─── Page ───

Her self-titled album from 1983 is loaded with powerfully danceable tracks that can really get you moving. The track that I find most suitable for walking is "Think Of Me". The beeping that starts off the track leads into a great synth-line and then those vocals kick in. The song is physical in that, to my ears, it entitles a lot of walking in and out of the lives of Madonna and her lover. As I walk, I can get the top half of my body into the act as well, swinging my head back and forth and making movements with my hands like waves and pointing gestures. I can get the whole operation moving with her music. There are plenty of other Madonna tracks that could go here, but this is what came to mind.

The next track I can think of has a different beat to it, but is great for walking to nevertheless.

It comes off the album "Come As You Are" by Peter Wolf.



The track is a James Brown-sounding track called "Thick As Thieves". The instrumental section provides a great charge to the feet, with a wailing horn section and a bass line that can charge through you like an electrical current.

The song has aspects of walking as well. The track is about Wolf's distress with people who want to take him for all he has...His money, his soul, his life. I think the first verse can really get your walk going:

"Butchers walking down the street,
(Thick as thieves, thick as thieves!).

─── Record extracts ───

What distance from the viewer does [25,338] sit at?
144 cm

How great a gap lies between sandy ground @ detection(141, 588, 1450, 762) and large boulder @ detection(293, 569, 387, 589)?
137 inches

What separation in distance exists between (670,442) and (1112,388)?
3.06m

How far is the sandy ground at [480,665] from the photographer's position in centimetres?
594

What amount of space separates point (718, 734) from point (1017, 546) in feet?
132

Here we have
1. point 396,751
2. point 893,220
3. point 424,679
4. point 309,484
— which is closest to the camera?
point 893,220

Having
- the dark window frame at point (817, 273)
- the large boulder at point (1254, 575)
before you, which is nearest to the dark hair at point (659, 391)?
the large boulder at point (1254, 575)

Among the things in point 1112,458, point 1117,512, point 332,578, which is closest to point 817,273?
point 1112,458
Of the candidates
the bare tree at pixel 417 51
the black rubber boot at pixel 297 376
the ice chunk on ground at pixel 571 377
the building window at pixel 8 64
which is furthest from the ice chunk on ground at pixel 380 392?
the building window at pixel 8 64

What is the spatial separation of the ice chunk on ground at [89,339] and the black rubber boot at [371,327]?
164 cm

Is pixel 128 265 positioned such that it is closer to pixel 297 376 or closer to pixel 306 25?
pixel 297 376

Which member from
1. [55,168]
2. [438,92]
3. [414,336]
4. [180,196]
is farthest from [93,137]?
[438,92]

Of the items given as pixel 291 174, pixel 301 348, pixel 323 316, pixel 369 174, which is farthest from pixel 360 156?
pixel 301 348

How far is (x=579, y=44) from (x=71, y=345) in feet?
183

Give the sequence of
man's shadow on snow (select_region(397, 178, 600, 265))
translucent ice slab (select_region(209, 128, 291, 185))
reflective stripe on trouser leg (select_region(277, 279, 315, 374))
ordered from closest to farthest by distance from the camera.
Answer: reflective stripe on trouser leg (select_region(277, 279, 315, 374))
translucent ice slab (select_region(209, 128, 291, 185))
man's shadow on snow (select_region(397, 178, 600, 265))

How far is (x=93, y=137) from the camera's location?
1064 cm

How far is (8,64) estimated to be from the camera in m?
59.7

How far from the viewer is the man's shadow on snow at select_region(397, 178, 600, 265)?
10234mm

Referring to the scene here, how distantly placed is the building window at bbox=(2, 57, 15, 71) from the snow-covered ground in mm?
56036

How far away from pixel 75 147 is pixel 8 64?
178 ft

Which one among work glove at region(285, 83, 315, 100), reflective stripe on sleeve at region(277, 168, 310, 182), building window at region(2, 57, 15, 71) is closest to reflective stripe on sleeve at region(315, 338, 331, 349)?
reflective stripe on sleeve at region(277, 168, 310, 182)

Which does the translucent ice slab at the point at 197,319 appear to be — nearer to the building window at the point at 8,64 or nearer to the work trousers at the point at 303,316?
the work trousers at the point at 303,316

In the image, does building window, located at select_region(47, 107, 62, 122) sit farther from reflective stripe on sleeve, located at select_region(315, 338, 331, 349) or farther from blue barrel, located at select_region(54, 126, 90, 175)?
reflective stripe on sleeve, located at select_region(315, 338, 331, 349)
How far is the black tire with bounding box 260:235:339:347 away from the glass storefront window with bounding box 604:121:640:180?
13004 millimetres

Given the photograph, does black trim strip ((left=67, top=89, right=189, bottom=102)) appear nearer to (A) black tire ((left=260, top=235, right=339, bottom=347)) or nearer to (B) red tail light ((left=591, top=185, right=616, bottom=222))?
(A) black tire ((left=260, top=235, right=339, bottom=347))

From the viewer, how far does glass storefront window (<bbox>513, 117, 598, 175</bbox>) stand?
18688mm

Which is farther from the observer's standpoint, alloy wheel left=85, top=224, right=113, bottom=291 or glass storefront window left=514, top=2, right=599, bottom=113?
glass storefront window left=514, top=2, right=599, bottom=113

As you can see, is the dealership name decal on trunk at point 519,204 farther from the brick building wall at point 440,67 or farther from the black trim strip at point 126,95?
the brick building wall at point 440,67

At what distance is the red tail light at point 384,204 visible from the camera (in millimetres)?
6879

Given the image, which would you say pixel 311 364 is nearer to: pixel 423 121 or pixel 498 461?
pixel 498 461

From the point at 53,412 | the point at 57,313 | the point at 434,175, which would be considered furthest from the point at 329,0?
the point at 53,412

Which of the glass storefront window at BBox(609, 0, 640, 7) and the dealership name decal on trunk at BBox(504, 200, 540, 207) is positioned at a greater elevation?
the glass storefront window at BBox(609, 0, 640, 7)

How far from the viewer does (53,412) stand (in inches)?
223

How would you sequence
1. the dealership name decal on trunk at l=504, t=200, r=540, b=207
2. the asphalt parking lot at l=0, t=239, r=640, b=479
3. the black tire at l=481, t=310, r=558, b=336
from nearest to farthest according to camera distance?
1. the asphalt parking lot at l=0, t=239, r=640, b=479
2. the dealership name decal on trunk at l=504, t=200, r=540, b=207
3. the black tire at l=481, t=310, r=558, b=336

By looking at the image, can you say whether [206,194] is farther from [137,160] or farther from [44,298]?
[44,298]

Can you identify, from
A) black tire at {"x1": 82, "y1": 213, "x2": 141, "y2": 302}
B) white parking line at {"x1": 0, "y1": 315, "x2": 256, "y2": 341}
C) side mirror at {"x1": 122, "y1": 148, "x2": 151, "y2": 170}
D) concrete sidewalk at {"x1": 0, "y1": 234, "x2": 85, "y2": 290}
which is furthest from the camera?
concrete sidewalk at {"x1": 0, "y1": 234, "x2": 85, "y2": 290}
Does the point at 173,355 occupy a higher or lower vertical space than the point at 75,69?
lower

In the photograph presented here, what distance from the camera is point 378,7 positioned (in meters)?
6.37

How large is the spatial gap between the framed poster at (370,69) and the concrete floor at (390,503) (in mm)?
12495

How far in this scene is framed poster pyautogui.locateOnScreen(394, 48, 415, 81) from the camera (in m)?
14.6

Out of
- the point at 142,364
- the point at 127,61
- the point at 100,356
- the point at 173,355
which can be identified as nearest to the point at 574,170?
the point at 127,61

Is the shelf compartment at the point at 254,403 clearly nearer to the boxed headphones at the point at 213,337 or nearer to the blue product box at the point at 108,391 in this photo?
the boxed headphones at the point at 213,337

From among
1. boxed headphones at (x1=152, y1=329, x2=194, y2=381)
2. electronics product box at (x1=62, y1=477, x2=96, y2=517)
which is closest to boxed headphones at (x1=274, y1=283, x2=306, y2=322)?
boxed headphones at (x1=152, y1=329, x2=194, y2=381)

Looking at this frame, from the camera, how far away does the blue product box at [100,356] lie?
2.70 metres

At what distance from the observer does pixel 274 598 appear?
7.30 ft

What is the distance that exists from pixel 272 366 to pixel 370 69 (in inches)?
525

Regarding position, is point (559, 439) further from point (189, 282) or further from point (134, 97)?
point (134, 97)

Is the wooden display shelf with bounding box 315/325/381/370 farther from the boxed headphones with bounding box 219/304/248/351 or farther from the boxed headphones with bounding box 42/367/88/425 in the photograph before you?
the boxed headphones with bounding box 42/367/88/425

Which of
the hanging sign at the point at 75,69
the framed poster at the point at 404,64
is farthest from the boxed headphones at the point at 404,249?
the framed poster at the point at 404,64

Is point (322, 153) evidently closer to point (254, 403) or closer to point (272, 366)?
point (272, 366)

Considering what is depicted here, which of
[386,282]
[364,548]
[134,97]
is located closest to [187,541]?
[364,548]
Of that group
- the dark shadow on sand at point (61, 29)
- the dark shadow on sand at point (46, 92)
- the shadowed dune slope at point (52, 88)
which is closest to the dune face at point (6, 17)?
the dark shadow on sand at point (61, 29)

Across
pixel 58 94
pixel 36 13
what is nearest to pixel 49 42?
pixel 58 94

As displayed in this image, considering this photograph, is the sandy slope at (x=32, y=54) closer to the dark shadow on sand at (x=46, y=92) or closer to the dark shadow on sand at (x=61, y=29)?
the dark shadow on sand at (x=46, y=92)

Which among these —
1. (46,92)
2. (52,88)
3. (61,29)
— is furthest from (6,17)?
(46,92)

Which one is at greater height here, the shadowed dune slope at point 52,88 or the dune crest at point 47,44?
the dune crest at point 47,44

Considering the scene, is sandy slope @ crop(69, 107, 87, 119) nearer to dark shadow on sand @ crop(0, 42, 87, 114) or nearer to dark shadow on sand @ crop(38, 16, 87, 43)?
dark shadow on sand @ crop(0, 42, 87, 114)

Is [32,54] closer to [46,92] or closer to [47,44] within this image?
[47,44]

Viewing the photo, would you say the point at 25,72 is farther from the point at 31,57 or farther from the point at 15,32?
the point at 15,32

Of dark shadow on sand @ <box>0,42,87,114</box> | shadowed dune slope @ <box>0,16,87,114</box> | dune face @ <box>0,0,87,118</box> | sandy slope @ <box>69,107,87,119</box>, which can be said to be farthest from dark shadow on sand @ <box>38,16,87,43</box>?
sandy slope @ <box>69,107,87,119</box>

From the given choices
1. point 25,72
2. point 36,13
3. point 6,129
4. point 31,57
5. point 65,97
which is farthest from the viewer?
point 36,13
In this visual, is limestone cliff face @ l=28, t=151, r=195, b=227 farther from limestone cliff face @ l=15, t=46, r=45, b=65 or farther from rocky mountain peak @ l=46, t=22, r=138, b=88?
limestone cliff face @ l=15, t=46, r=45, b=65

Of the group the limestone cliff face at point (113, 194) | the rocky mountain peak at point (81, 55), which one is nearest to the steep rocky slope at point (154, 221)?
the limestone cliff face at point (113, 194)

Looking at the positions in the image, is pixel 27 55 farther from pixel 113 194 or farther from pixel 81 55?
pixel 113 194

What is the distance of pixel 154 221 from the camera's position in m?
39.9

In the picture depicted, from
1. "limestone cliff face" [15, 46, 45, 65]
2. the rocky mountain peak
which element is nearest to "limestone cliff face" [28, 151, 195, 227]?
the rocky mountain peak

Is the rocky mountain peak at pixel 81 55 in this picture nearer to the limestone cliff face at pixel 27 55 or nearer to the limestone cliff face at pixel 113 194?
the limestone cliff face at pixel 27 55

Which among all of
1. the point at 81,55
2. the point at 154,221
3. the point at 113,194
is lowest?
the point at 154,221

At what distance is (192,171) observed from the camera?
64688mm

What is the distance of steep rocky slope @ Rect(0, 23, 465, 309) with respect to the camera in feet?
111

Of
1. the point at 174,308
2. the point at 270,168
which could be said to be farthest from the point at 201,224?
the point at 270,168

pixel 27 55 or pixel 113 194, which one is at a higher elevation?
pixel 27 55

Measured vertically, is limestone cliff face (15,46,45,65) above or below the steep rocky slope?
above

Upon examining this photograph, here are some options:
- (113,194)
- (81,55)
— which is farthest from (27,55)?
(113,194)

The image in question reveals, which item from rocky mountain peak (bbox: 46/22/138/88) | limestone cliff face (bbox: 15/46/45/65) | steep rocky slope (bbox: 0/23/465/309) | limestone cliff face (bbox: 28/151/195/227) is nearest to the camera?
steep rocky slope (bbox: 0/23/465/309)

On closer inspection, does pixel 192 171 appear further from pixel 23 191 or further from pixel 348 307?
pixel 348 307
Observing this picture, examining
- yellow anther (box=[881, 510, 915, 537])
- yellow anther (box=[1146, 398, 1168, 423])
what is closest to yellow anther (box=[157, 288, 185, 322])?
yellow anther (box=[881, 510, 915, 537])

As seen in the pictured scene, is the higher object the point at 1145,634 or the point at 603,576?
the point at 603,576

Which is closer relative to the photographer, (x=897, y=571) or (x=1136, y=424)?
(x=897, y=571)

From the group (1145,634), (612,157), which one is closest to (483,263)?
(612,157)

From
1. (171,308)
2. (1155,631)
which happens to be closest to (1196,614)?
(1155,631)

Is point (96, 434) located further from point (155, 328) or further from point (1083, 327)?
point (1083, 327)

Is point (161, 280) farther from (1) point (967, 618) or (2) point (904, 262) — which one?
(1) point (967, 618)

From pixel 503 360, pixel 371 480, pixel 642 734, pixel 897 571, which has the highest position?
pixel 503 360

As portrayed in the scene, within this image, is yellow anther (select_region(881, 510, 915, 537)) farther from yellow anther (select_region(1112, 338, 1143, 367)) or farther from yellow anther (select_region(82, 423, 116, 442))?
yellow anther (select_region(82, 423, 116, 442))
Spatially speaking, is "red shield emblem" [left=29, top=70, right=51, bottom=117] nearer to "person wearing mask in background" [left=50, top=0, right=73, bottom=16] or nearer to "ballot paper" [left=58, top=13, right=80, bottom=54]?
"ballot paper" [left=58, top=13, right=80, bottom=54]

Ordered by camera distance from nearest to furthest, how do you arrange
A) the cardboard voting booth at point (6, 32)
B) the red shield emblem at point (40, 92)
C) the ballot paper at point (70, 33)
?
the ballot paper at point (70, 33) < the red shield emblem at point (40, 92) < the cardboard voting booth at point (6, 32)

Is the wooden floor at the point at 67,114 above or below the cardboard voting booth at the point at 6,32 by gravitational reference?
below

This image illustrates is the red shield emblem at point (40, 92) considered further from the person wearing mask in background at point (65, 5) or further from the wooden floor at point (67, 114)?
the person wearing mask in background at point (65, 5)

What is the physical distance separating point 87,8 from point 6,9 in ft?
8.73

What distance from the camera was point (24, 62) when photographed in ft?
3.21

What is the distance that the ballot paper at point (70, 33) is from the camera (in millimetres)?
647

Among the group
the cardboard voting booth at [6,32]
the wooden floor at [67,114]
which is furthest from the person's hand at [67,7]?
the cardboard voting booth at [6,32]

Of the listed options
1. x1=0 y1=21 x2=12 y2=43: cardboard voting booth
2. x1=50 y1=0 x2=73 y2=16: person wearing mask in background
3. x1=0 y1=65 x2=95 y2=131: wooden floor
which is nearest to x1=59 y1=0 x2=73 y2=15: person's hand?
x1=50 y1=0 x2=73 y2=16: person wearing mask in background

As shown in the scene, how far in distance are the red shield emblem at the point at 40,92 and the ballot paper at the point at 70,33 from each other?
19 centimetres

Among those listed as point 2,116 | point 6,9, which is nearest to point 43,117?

───

§ Exercise instructions:
1: In the walking-music text, which album does the track "Thick As Thieves" come from?
2: Copy the walking-music text word for word, beginning at the words "The next track" and stopping after "thick as thieves!).".

§ Solutions to the tasks:
1: It comes from Peter Wolf's album "Come As You Are."

2:
The next track I can think of has a different beat to it, but is great for walking to nevertheless.

It comes off the album "Come As You Are" by Peter Wolf.



The track is a James Brown-sounding track called "Thick As Thieves". The instrumental section provides a great charge to the feet, with a wailing horn section and a bass line that can charge through you like an electrical current.

The song has aspects of walking as well. The track is about Wolf's distress with people who want to take him for all he has...His money, his soul, his life. I think the first verse can really get your walk going:

"Butchers walking down the street,
(Thick as thieves, thick as thieves!).